* Begin *
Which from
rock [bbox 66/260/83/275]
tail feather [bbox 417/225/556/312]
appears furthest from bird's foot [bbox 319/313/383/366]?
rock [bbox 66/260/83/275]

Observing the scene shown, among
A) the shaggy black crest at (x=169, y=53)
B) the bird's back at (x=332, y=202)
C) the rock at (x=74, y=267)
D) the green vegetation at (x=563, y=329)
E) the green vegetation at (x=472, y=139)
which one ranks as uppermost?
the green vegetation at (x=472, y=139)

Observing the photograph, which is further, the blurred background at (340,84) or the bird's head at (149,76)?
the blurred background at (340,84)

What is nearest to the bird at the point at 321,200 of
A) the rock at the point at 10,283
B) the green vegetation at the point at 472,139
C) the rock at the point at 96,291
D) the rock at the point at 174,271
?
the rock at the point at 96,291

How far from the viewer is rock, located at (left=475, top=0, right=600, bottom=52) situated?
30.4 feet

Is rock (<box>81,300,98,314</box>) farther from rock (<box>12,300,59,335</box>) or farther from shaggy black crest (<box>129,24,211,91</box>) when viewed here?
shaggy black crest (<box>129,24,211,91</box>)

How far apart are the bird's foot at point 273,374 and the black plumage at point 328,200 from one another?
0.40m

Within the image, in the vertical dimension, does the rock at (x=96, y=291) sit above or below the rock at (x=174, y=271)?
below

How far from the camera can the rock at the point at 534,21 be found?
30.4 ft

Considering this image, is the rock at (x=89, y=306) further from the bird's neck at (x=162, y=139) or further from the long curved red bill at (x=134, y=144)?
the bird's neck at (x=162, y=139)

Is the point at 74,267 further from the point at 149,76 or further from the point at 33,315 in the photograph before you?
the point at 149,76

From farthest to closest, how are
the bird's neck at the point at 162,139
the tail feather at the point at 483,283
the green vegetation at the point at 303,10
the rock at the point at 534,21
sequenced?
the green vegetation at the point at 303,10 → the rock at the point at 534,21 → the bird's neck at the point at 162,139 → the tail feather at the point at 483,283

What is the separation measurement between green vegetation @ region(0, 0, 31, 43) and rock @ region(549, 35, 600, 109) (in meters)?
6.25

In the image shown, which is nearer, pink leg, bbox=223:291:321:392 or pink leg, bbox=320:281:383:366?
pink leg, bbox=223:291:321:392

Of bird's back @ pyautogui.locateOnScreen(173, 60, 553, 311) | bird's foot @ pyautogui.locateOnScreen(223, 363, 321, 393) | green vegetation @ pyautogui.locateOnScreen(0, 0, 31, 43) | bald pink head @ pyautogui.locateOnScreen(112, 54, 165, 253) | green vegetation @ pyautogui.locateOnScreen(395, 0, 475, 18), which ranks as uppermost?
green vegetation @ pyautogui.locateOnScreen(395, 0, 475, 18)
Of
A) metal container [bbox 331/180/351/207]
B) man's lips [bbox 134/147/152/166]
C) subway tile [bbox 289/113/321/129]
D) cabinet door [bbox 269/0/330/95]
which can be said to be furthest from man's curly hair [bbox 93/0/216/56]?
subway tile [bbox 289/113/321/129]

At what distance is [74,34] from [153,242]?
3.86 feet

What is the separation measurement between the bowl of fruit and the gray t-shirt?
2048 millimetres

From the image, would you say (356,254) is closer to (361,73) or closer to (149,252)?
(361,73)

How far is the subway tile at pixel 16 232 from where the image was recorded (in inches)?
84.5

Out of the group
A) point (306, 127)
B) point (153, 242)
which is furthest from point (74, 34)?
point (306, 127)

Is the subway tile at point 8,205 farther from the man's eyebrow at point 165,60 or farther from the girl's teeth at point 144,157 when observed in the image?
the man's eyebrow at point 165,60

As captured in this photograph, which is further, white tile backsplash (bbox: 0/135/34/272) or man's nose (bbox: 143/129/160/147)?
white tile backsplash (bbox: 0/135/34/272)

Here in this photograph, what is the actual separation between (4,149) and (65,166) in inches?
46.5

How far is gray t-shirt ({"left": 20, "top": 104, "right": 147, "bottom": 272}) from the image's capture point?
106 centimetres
* End *
Set task:
Rewrite the entire listing above, substituting "snapshot" for each occurrence of "photograph" and leaving every other character unchanged.

Solution:
Which from
rock [bbox 66/260/83/275]
tail feather [bbox 417/225/556/312]
appears furthest from bird's foot [bbox 319/313/383/366]?
rock [bbox 66/260/83/275]

Observing the scene shown, among
A) the shaggy black crest at (x=169, y=53)
B) the bird's back at (x=332, y=202)
C) the rock at (x=74, y=267)
D) the green vegetation at (x=563, y=329)
E) the green vegetation at (x=472, y=139)
which one ranks as uppermost?
the green vegetation at (x=472, y=139)

Observing the snapshot, which is further, the blurred background at (340,84) or the bird's head at (149,76)?
the blurred background at (340,84)

What is nearest to the bird at the point at 321,200 of
A) the rock at the point at 10,283
B) the green vegetation at the point at 472,139
C) the rock at the point at 96,291
D) the rock at the point at 174,271
?
the rock at the point at 96,291

How far from the viewer is rock, located at (left=475, top=0, right=600, bottom=52) situated?
30.4 feet

Is rock (<box>81,300,98,314</box>) farther from rock (<box>12,300,59,335</box>) or farther from shaggy black crest (<box>129,24,211,91</box>) when viewed here?
shaggy black crest (<box>129,24,211,91</box>)

How far apart are the bird's foot at point 273,374 and the black plumage at point 328,200 from one another?
0.40m

Within the image, in the vertical dimension, does the rock at (x=96, y=291) sit above or below the rock at (x=174, y=271)?
below

How far from the camera can the rock at the point at 534,21 be found?
30.4 ft

Considering this image, is the rock at (x=89, y=306) further from the bird's neck at (x=162, y=139) or further from the long curved red bill at (x=134, y=144)?
the bird's neck at (x=162, y=139)

Is the point at 74,267 further from the point at 149,76 or further from the point at 33,315 in the snapshot before you?
the point at 149,76

From farthest to closest, how are
the bird's neck at the point at 162,139
the tail feather at the point at 483,283
the green vegetation at the point at 303,10
the rock at the point at 534,21
sequenced?
the green vegetation at the point at 303,10 → the rock at the point at 534,21 → the bird's neck at the point at 162,139 → the tail feather at the point at 483,283

What is the separation measurement between green vegetation @ region(0, 0, 31, 43) and rock @ region(549, 35, 600, 109) (in meters)?
6.25

In the image shown, which is nearer, pink leg, bbox=223:291:321:392 or pink leg, bbox=320:281:383:366?
pink leg, bbox=223:291:321:392

Of bird's back @ pyautogui.locateOnScreen(173, 60, 553, 311) | bird's foot @ pyautogui.locateOnScreen(223, 363, 321, 393) | green vegetation @ pyautogui.locateOnScreen(0, 0, 31, 43) | bald pink head @ pyautogui.locateOnScreen(112, 54, 165, 253) | green vegetation @ pyautogui.locateOnScreen(395, 0, 475, 18), which ranks as uppermost?
green vegetation @ pyautogui.locateOnScreen(395, 0, 475, 18)
Of
A) metal container [bbox 331/180/351/207]
B) man's lips [bbox 134/147/152/166]
C) subway tile [bbox 289/113/321/129]
D) cabinet door [bbox 269/0/330/95]
which can be said to be furthest from man's curly hair [bbox 93/0/216/56]?
subway tile [bbox 289/113/321/129]

At what distance is [74,34] from [153,242]?
3.86 feet

What is the separation measurement between the bowl of fruit and the gray t-shirt?
2048 millimetres

From the image, would you say (356,254) is closer to (361,73) or closer to (149,252)?
(361,73)

How far is the subway tile at pixel 16 232 from where the image was recorded (in inches)?
84.5

Out of the group
A) point (306, 127)
B) point (153, 242)
which is furthest from point (74, 34)?
point (306, 127)

Is the subway tile at point 8,205 farther from the man's eyebrow at point 165,60 or farther from the girl's teeth at point 144,157 when observed in the image?
the man's eyebrow at point 165,60

As captured in this snapshot, which is further, white tile backsplash (bbox: 0/135/34/272) or man's nose (bbox: 143/129/160/147)?
white tile backsplash (bbox: 0/135/34/272)

Here in this snapshot, what is the actual separation between (4,149) and (65,166) in inches?
46.5

How far is gray t-shirt ({"left": 20, "top": 104, "right": 147, "bottom": 272}) from the image's capture point?
106 centimetres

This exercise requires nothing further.